PROBLEM DESCRIPTION: Return every line from the one with "1. Quando o" through the one with "3. Mais grande; mais mau.", inclusive, exactly as it appears below.

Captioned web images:
Start of Block

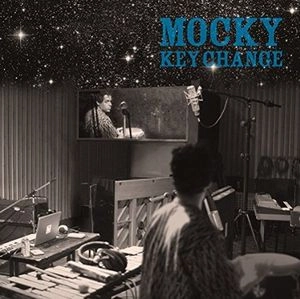 MOCKY / モッキー / キー・チェンジ / KEY CHANGE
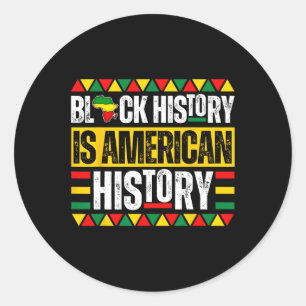 Zwarte Geschiedenis Is Amerikaanse Geschiedenis Tr Ronde Sticker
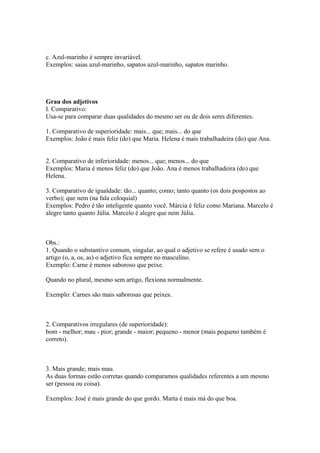 c. Azul-marinho é sempre invariável.
Exemplos: saias azul-marinho, sapatos azul-marinho, sapatos marinho.




Grau dos adjetivos
I. Comparativo:
Usa-se para comparar duas qualidades do mesmo ser ou de dois seres diferentes.

1. Comparativo de superioridade: mais... que; mais... do que
Exemplos: João é mais feliz (do) que Maria. Helena é mais trabalhadeira (do) que Ana.


2. Comparativo de inferioridade: menos... que; menos... do que
Exemplos: Maria é menos feliz (do) que João. Ana é menos trabalhadeira (do) que
Helena.

3. Comparativo de igualdade: tão... quanto; como; tanto quanto (os dois pospostos ao
verbo); que nem (na fala coloquial)
Exemplos: Pedro é tão inteligente quanto você. Márcia é feliz como Mariana. Marcelo é
alegre tanto quanto Júlia. Marcelo é alegre que nem Júlia.



Obs.:
1. Quando o substantivo comum, singular, ao qual o adjetivo se refere é usado sem o
artigo (o, a, os, as) o adjetivo fica sempre no masculino.
Exemplo: Carne é menos saboroso que peixe.

Quando no plural, mesmo sem artigo, flexiona normalmente.

Exemplo: Carnes são mais saborosas que peixes.



2. Comparativos irregulares (de superioridade):
bom - melhor; mau - pior; grande - maior; pequeno - menor (mais pequeno também é
correto).



3. Mais grande; mais mau.
As duas formas estão corretas quando comparamos qualidades referentes a um mesmo
ser (pessoa ou coisa).

Exemplos: José é mais grande do que gordo. Marta é mais má do que boa.
 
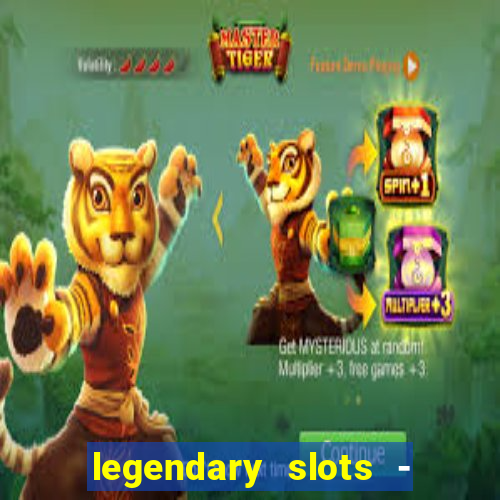 legendary slots - casino games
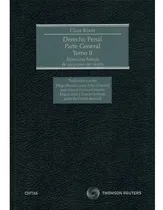 Comprar Derecho Penal Parte General Tomo II Parte General De Roxin Claus Editorial Civitas Tapa Dura En Español 2014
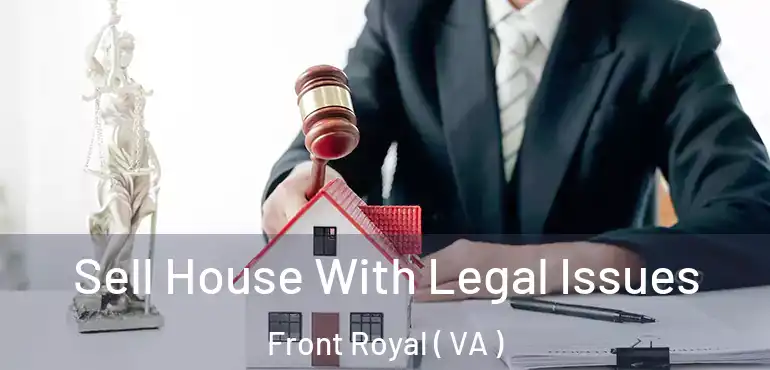  Sell House With Legal Issues Front Royal ( VA )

End of Block

TASK RESPONSE:
1. Quando o substantivo comum, singular, ao qual o adjetivo se refere é usado sem o
artigo (o, a, os, as) o adjetivo fica sempre no masculino.
Exemplo: Carne é menos saboroso que peixe.

Quando no plural, mesmo sem artigo, flexiona normalmente.

Exemplo: Carnes são mais saborosas que peixes.



2. Comparativos irregulares (de superioridade):
bom - melhor; mau - pior; grande - maior; pequeno - menor (mais pequeno também é
correto).



3. Mais grande; mais mau.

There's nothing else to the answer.